Le cas réfléchi n’est pas traité ici mais se résout de façon similaire au cas du réacteur plaque, à condition qu’il ne soit que partiellement réfléchi (par exemple seulement radialement). Il faut en effet préciser qu’à partir de deux dimensions, l’équation de la diffusion ne peut être résolue analytiquement pour des systèmes entièrement réfléchis (comme par exemple un cœur cylindrique avec un réflecteur radial auquel s’ajouteraient un réflecteur axial supérieur et un autre axial inférieur). Cela est dû au fait fondamental qu’il n’existe pas de solution factorisable pour le flux (i.e. dont les variables peuvent être séparées) satisfaisant les conditions de continuité aux interfaces entre le cœur et les réflecteurs. Il reste néanmoins possible, toujours à partir de la seule équation de la diffusion mais utilisée itérativement, d’obtenir les dimensions critiques d’un tel système. Cette limitation de la diffusion pour la résolution analytique directe de systèmes entièrement réfléchis (ce qui, en pratique, est souvent le cas) est à l’origine du développement rapide des méthodes numériques associées à ce problème d’abord, et des codes de simulation dans toute leur diversité par la suite.

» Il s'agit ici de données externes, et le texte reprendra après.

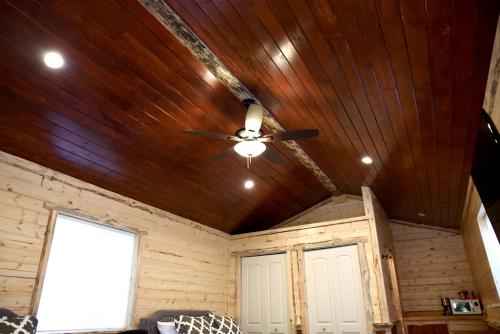 a ceiling fan in a room with wooden ceilings at Gateway Inn & Cabins in Ashford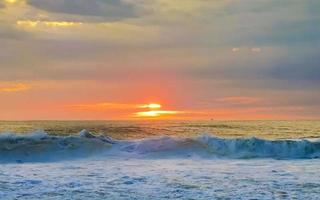 Colorful golden sunset big wave and beach Puerto Escondido Mexico. photo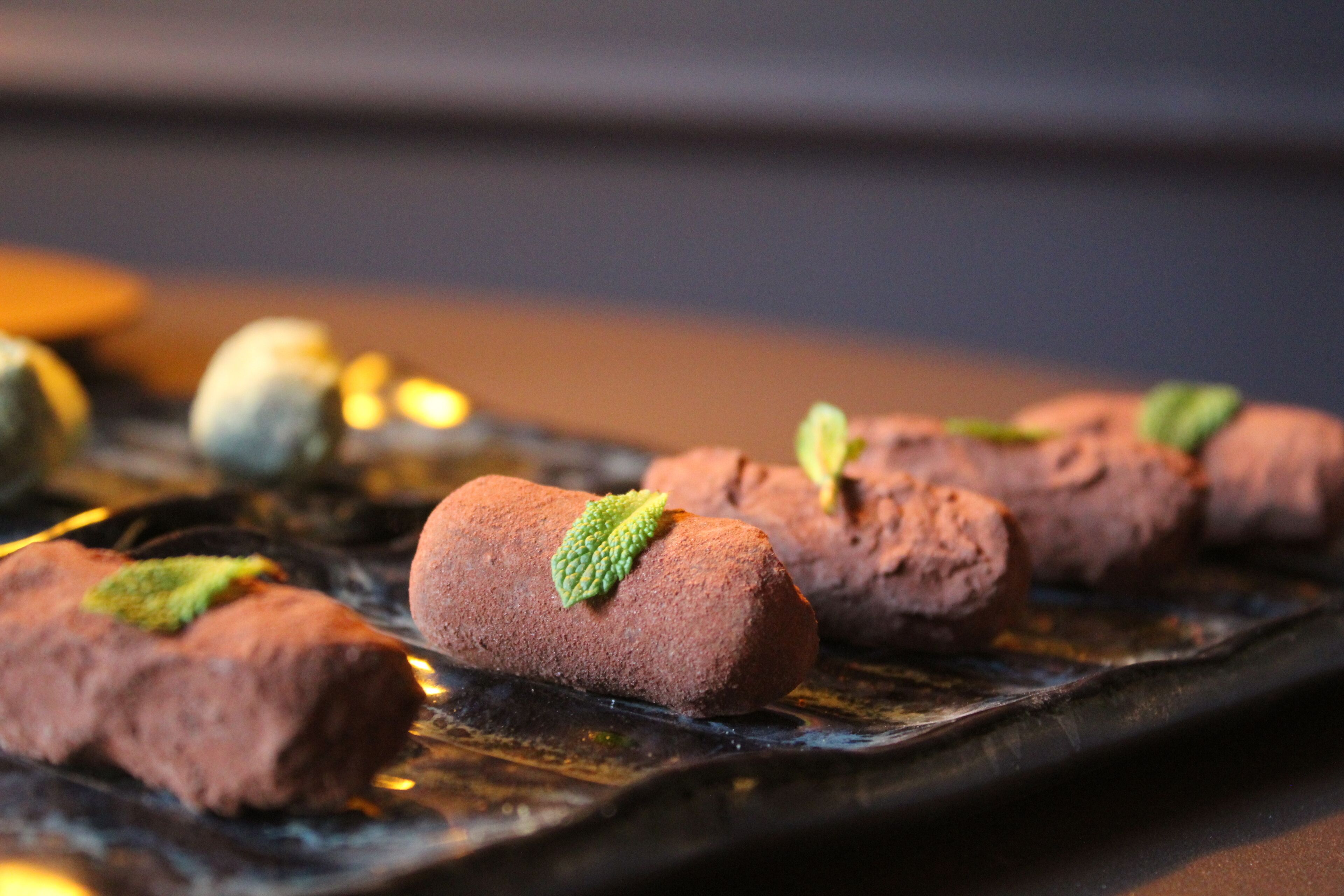 Un plato de postres con rollitos de chocolate y hojas de menta.
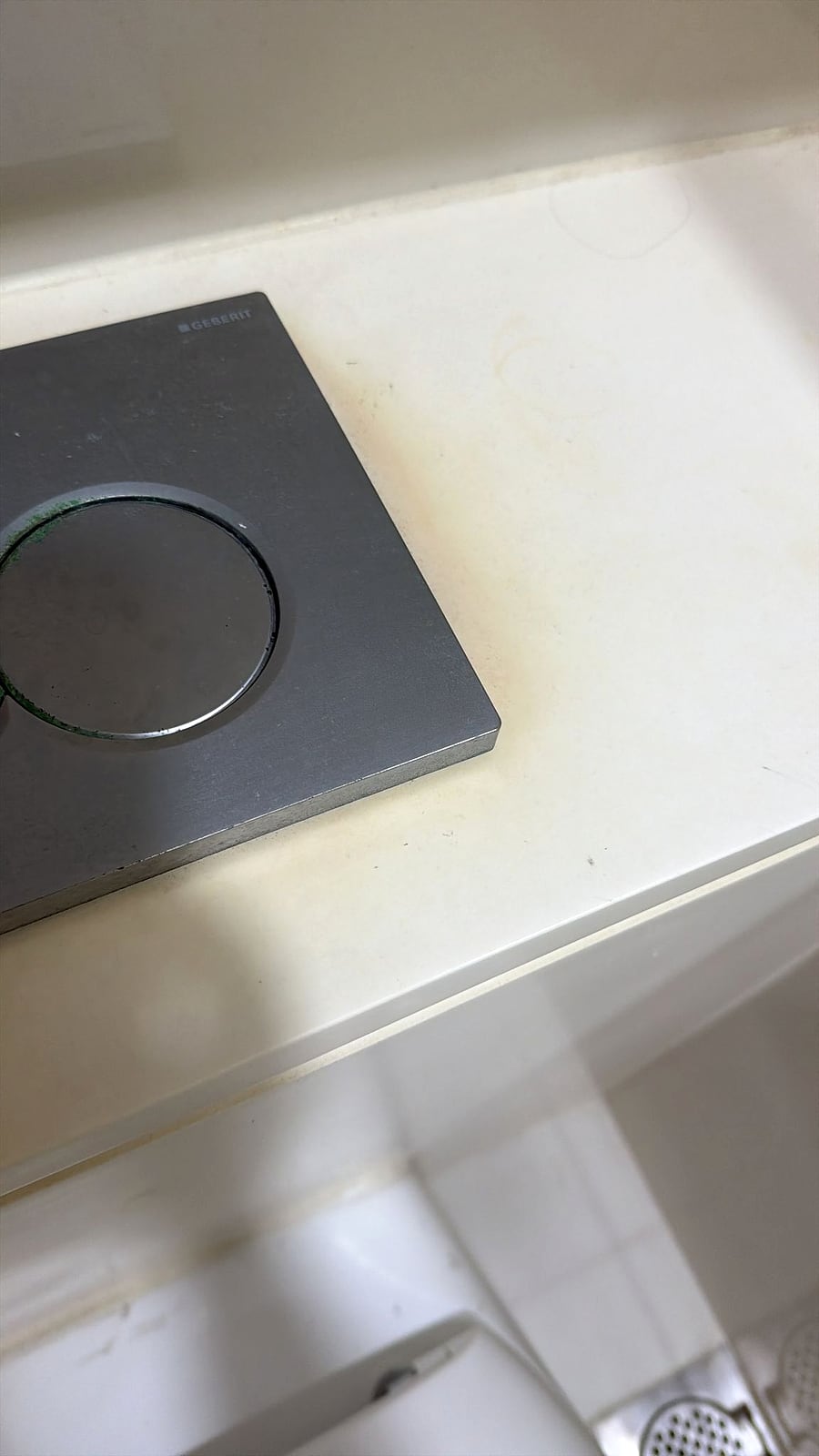 Close-up of vanity top stains and marks before polishing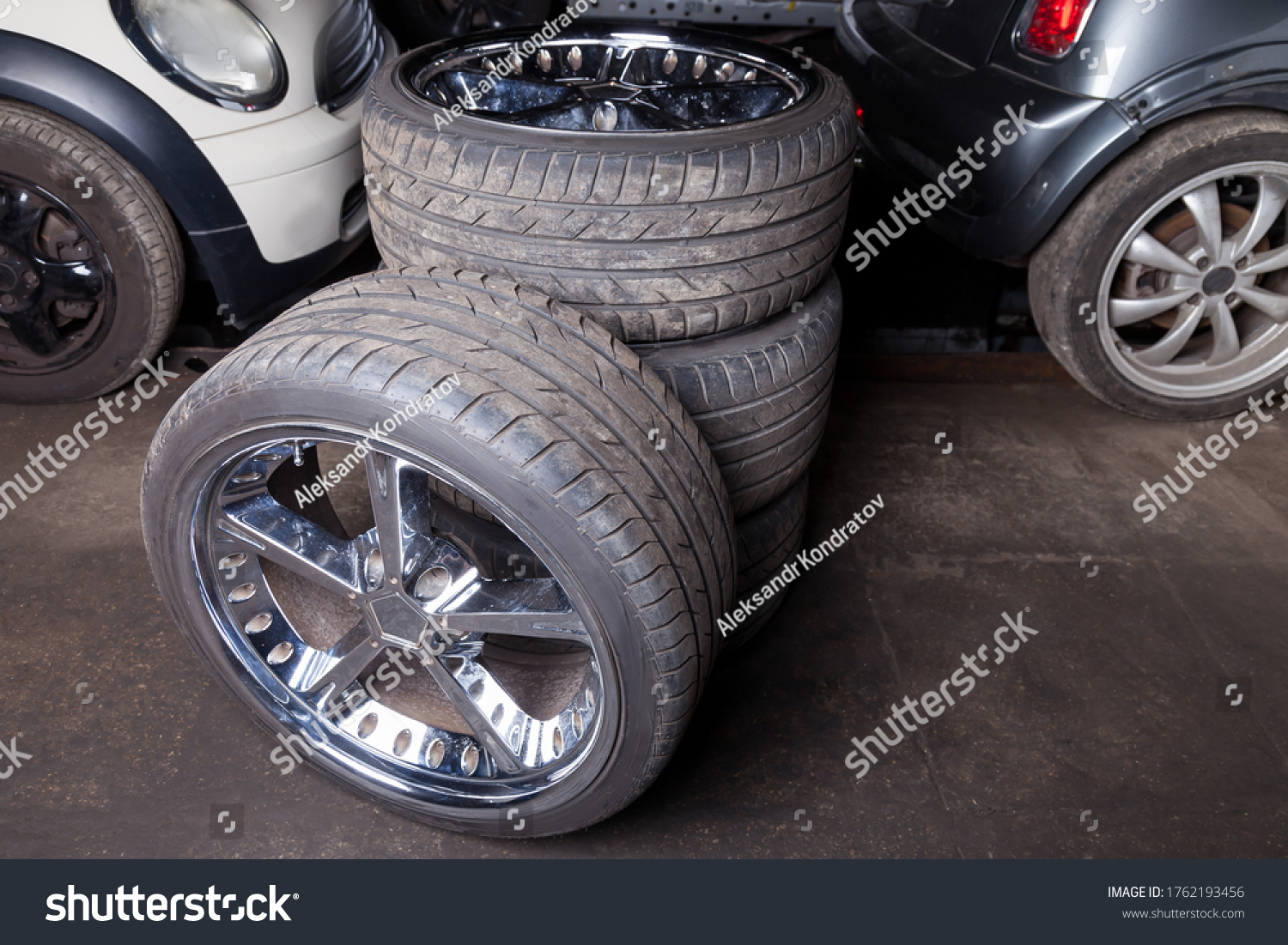 A set of expensive stylish winter tires for a German car with chrome wheels in the garage against the background of cars stored in the summer season, spare wheels. #1762193456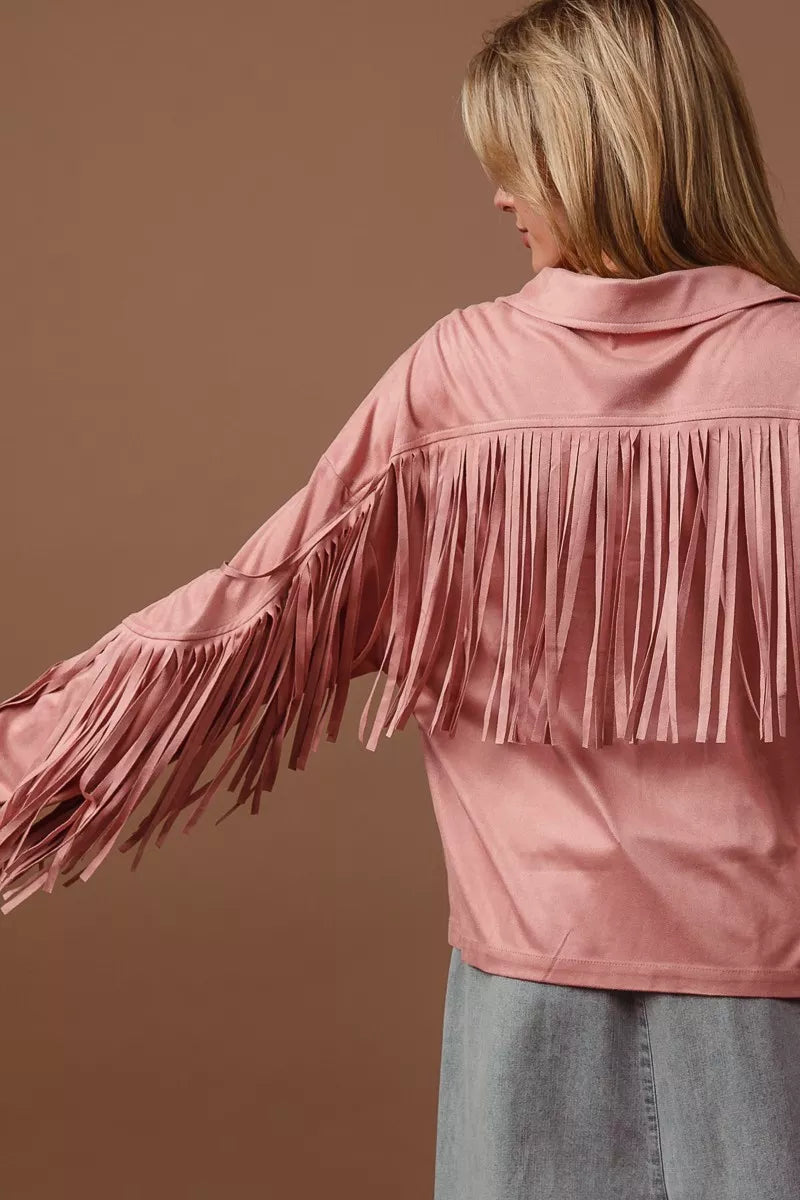 Back view of a pink suede fringe long sleeve jacket on a model.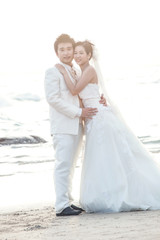 groom and bride standing at sea beach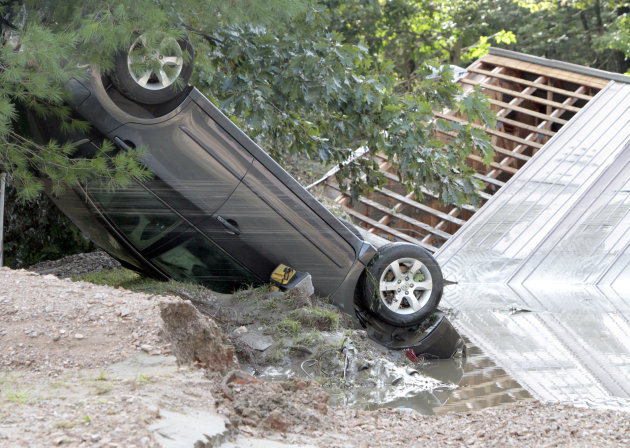 A car lies upside down in the aftermath of Tropical Storm Irene on Monday, Aug. 29, 2011 in Waterbury, Vt. (AP Photo/Toby Talbot)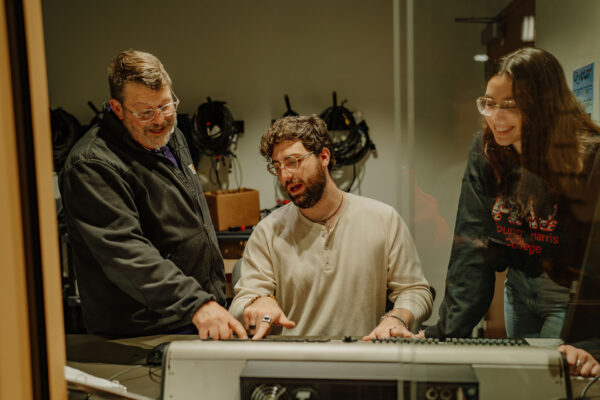 a man with a beard sitting at a sound board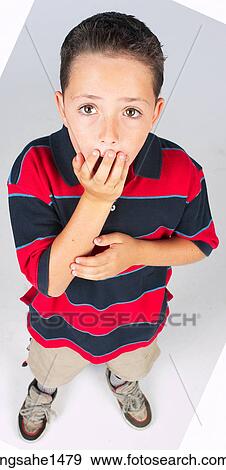 boy standing with stripped shirt View Large Photo Image Stock Photo - boy standing with stripped shirt . Fotosearch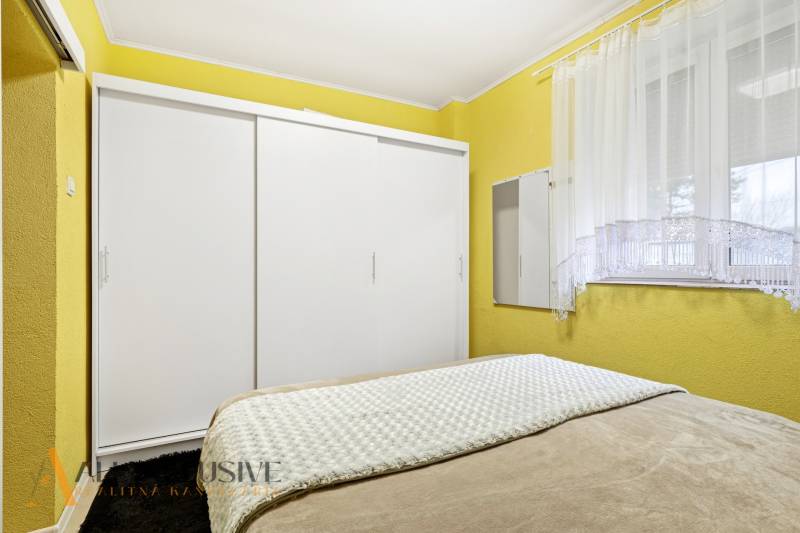 Bedroom in a family house with a simple white wardrobe and yellow walls.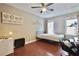 Bedroom with a single bed, desk, and plenty of natural light at 5996 Eagle Tiff Ln, Sugar Hill, GA 30518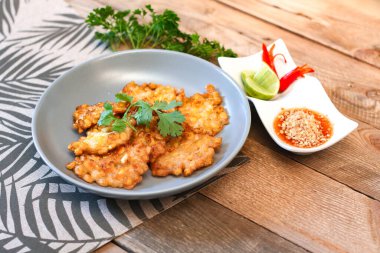 Tahta masaya acı biber soslu mısır cipsi.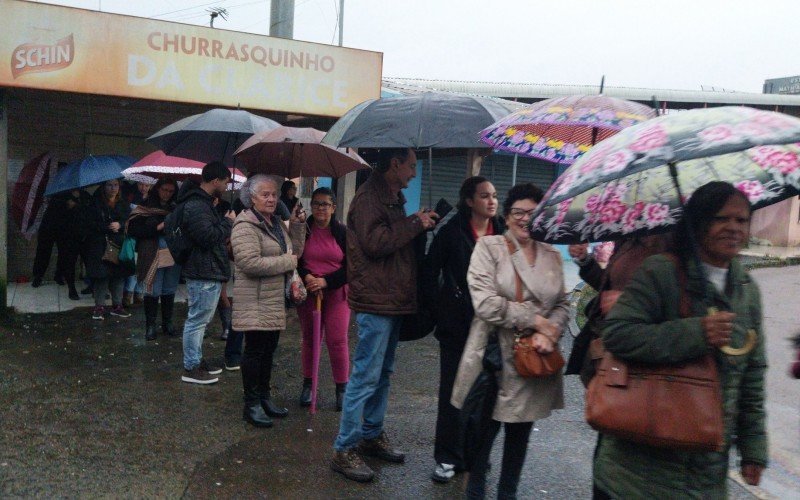 Usuários aguardam na chuva para embarcar em ônibus da Transcal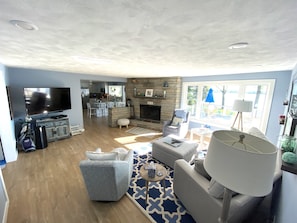 Spacious LR with wood fireplace, 60” TV and cable.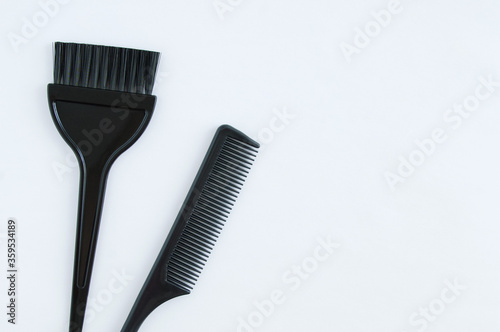 Hairdressing tools. Plastic black comb and brush for coloring hair on white background.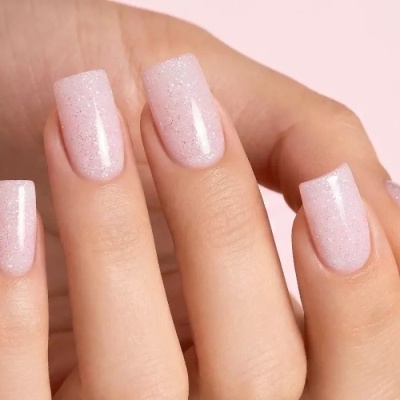 Unhas artificiais quadradas rosa claro com glitter prateado em mãos femininas
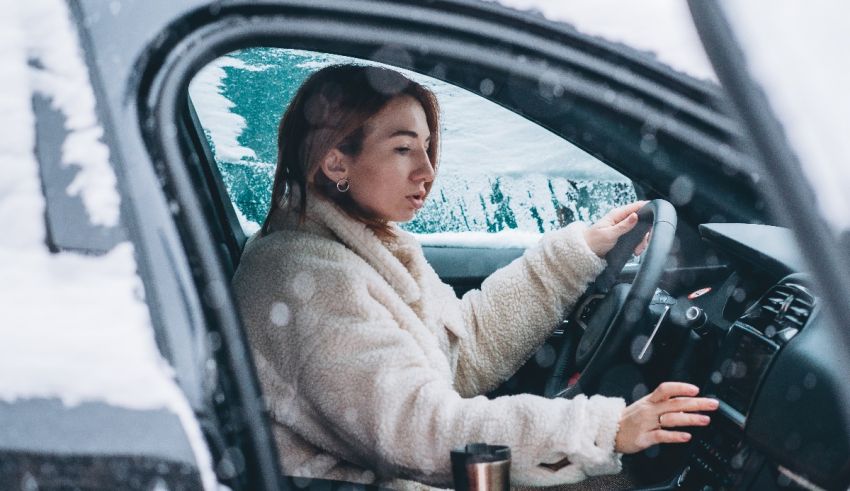 A woman driving her car in the snow.
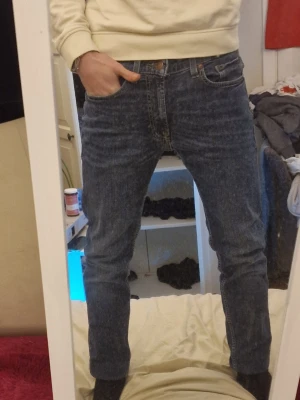 Blå slim fit jeans från Dressmann - Säljer ett par blå slim fit jeans från Dressmann med klassisk femficksdesign och snygga slitningar framtill. Jeansen har normal midja och raka ben, perfekta till vardagslooken. Materialet är mjukt denim i bomull med lite stretch för extra komfort.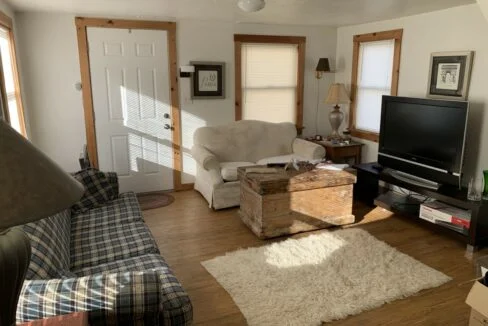 a living room filled with furniture and a flat screen tv.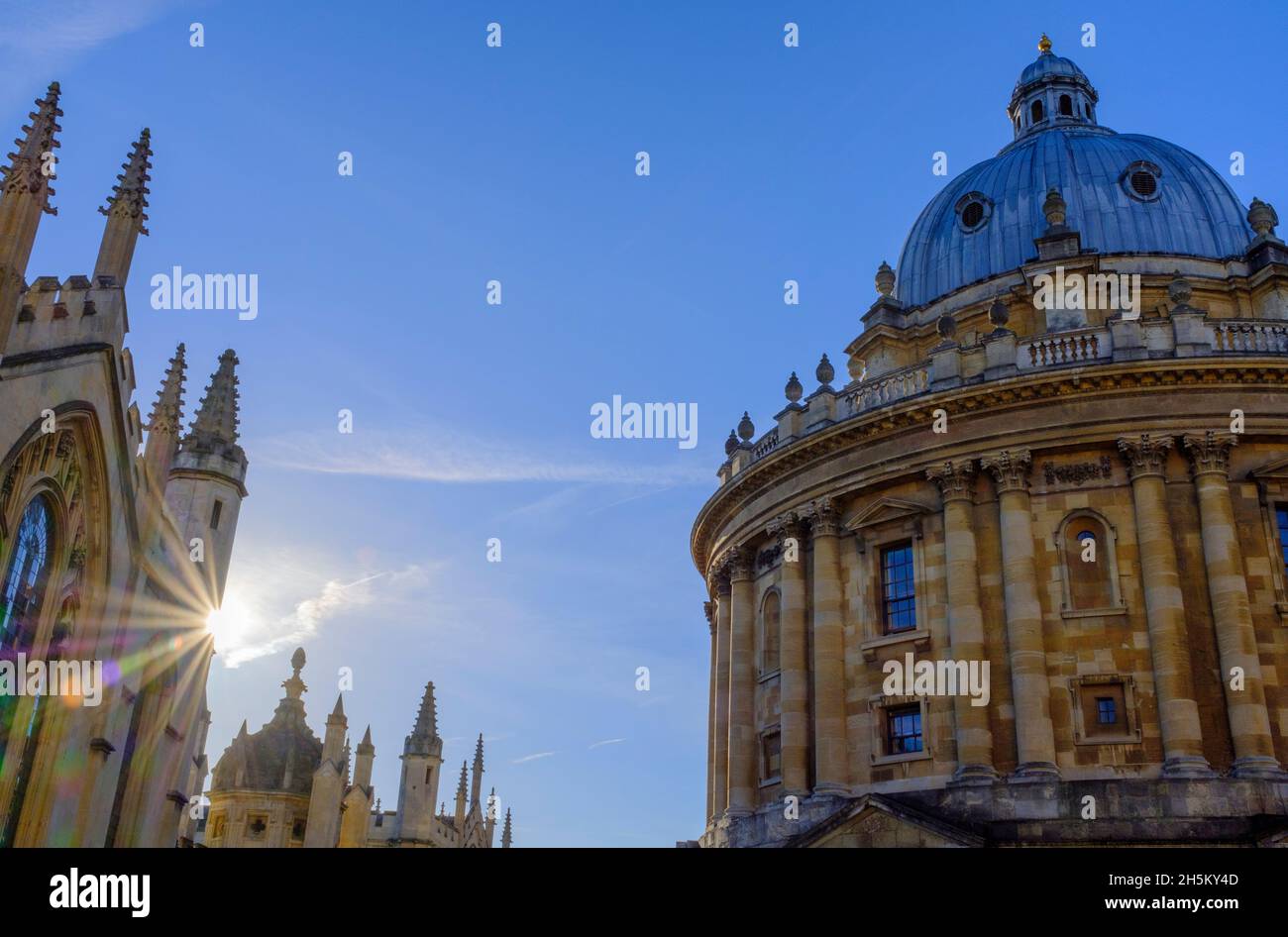 I raggi del sole adornano il lato del college All Souls e tra la Bodleian Library di Oxford bagnata dalla luce d'inverno dorata del mattino presto. Foto Stock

2. Calcul d'un cœur-plaque réfléchi (2 zones homogènes : une zone Cœur et une zone Réflecteur)
Dans ce premier cas à plusieurs zones, la méthode générale reste la même : d'abord la forme du flux et ensuite, en utilisant les dernières conditions géométriques non encore exploitées, l'établissement de la condition critique (cf. slide ci-dessous). Le problème complémentaire du TD3 définit un modèle proche, à 3 zones, pour l'étude de l'instabilité axiale du REP liée au Xénon (TD3bis, énoncé en bas de page).
La condition critique obtenue dans le cas traité en cours du cœur-plaque réfléchi permet par exemple d'évaluer le gain réalisé sur l'épaisseur du cœur grâce au réflecteur. Le même genre de calcul a été demandé dans l'examen de l'an dernier, pour modéliser le cœur typique d'un réacteur naturel d'Oklo (énoncé complet fourni ci-dessous, cf. la question B.1). En pratique, un réflecteur est surtout intéressant dans la mesure où il contribue à améliorer le facteur de forme (i.e. à aplatir le profil de puissance dans le cœur). C'est encore plus visible lorsqu'on traite le problème à deux groupes d'énergie (comme nous le verrons au chapitre suivant, le premier de la dernière partie traitant des limites de la diffusion).